Material provided:
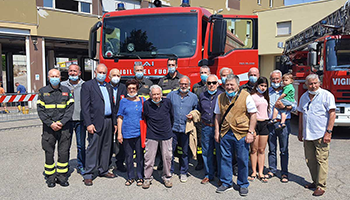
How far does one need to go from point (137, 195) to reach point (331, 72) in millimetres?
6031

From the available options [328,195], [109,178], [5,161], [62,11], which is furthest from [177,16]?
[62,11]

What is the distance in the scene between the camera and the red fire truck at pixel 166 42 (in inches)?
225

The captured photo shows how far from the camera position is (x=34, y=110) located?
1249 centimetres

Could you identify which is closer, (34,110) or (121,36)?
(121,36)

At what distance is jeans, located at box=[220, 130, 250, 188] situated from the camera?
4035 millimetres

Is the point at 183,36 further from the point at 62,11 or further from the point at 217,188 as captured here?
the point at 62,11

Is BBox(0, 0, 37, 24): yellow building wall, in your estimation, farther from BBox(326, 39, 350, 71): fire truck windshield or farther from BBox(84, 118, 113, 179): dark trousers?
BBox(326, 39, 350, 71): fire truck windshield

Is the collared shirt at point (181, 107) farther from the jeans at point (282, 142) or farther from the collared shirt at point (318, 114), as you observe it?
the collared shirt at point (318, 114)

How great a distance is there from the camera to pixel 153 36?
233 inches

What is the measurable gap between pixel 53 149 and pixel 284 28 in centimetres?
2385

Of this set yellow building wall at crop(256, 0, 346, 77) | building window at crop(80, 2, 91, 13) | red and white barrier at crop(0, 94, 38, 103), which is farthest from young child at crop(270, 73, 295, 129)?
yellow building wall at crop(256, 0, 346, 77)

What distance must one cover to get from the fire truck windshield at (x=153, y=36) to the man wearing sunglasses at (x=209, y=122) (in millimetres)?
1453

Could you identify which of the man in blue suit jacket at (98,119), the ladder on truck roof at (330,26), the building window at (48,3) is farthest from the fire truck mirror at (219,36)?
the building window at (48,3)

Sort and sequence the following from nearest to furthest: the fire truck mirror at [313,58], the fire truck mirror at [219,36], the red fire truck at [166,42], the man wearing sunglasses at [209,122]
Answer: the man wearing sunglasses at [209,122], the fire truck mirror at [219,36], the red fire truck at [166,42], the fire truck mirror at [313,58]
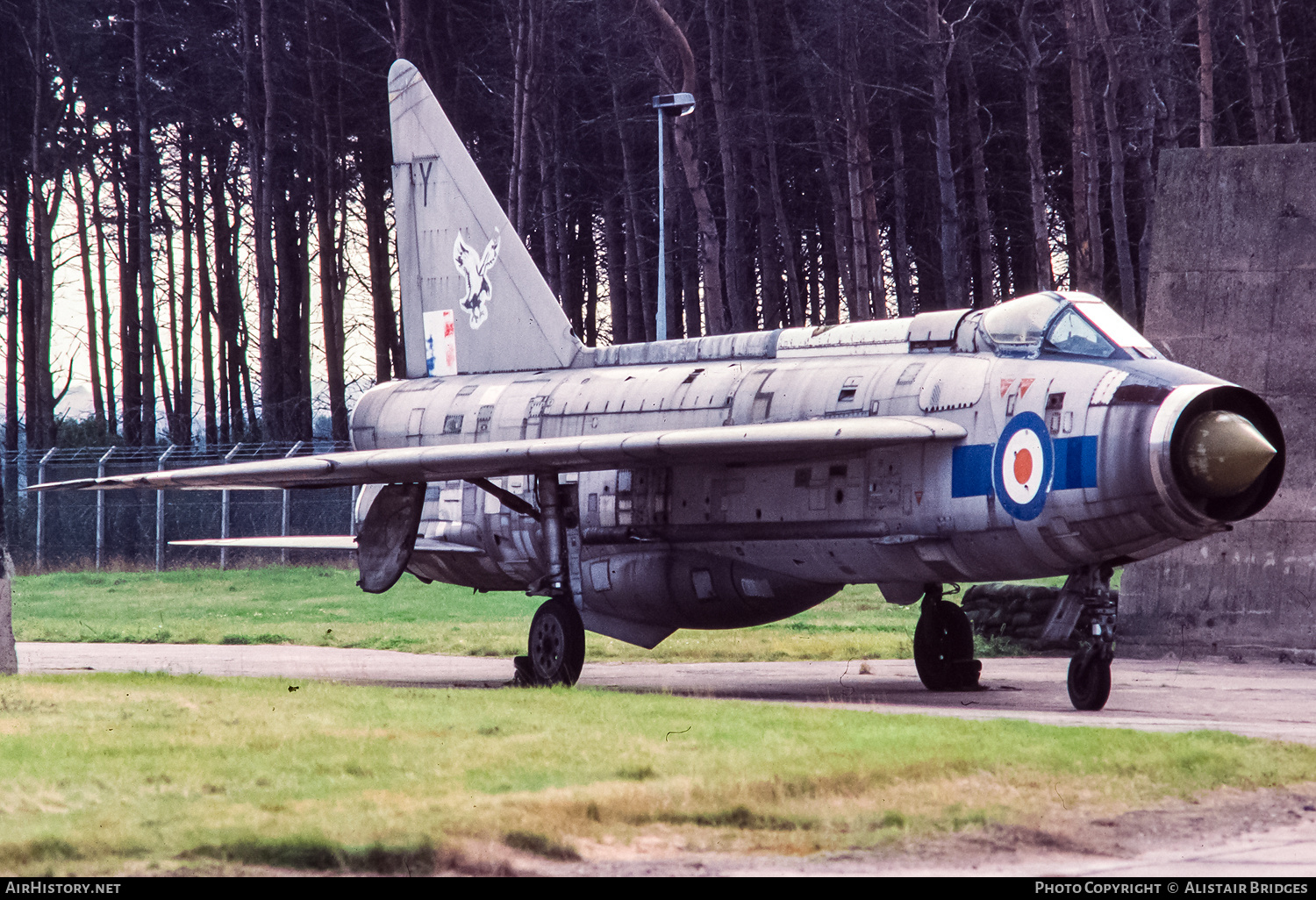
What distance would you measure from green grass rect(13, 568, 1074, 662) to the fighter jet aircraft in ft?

What is being asked: Copy every one of the lines above word for word, leaving out the pictures.

Answer to this problem:
How far does one need to go from point (137, 195) to reach point (331, 72) in millimetres?
6031

From the available options [328,195], [109,178], [5,161], [62,11], which is furthest from [177,16]?
[62,11]

What is the distance in the scene between the camera and the red fire truck at pixel 166 42 (in inches)?
225

The captured photo shows how far from the camera position is (x=34, y=110) located?
1249 centimetres

Could you identify which is closer, (34,110) or (121,36)?
(121,36)

At what distance is jeans, located at box=[220, 130, 250, 188] situated from the camera?
4035 millimetres

Is the point at 183,36 further from the point at 62,11 or further from the point at 217,188 as captured here?
the point at 62,11

Is BBox(0, 0, 37, 24): yellow building wall, in your estimation, farther from BBox(326, 39, 350, 71): fire truck windshield or farther from BBox(84, 118, 113, 179): dark trousers?
BBox(326, 39, 350, 71): fire truck windshield

Is the collared shirt at point (181, 107) farther from the jeans at point (282, 142) or farther from the collared shirt at point (318, 114), as you observe it?
the collared shirt at point (318, 114)

How great a distance is there from the camera to pixel 153 36?
233 inches

What is the measurable gap between pixel 53 149 and pixel 284 28 in centimetres?
2385

Of this set yellow building wall at crop(256, 0, 346, 77) | building window at crop(80, 2, 91, 13) | red and white barrier at crop(0, 94, 38, 103), which is farthest from young child at crop(270, 73, 295, 129)?
yellow building wall at crop(256, 0, 346, 77)

What distance must one cover to get from the fire truck windshield at (x=153, y=36) to the man wearing sunglasses at (x=209, y=122) (in millimetres)?
1453

Could you identify which of the man in blue suit jacket at (98,119), the ladder on truck roof at (330,26), the building window at (48,3) is farthest from the fire truck mirror at (219,36)?
the building window at (48,3)

Sort and sequence the following from nearest to furthest: the fire truck mirror at [313,58], the fire truck mirror at [219,36], the red fire truck at [166,42], the man wearing sunglasses at [209,122]
Answer: the man wearing sunglasses at [209,122], the fire truck mirror at [219,36], the red fire truck at [166,42], the fire truck mirror at [313,58]
What distance would you measure from green grass rect(13, 568, 1074, 662) to the fighter jet aircraft in ft?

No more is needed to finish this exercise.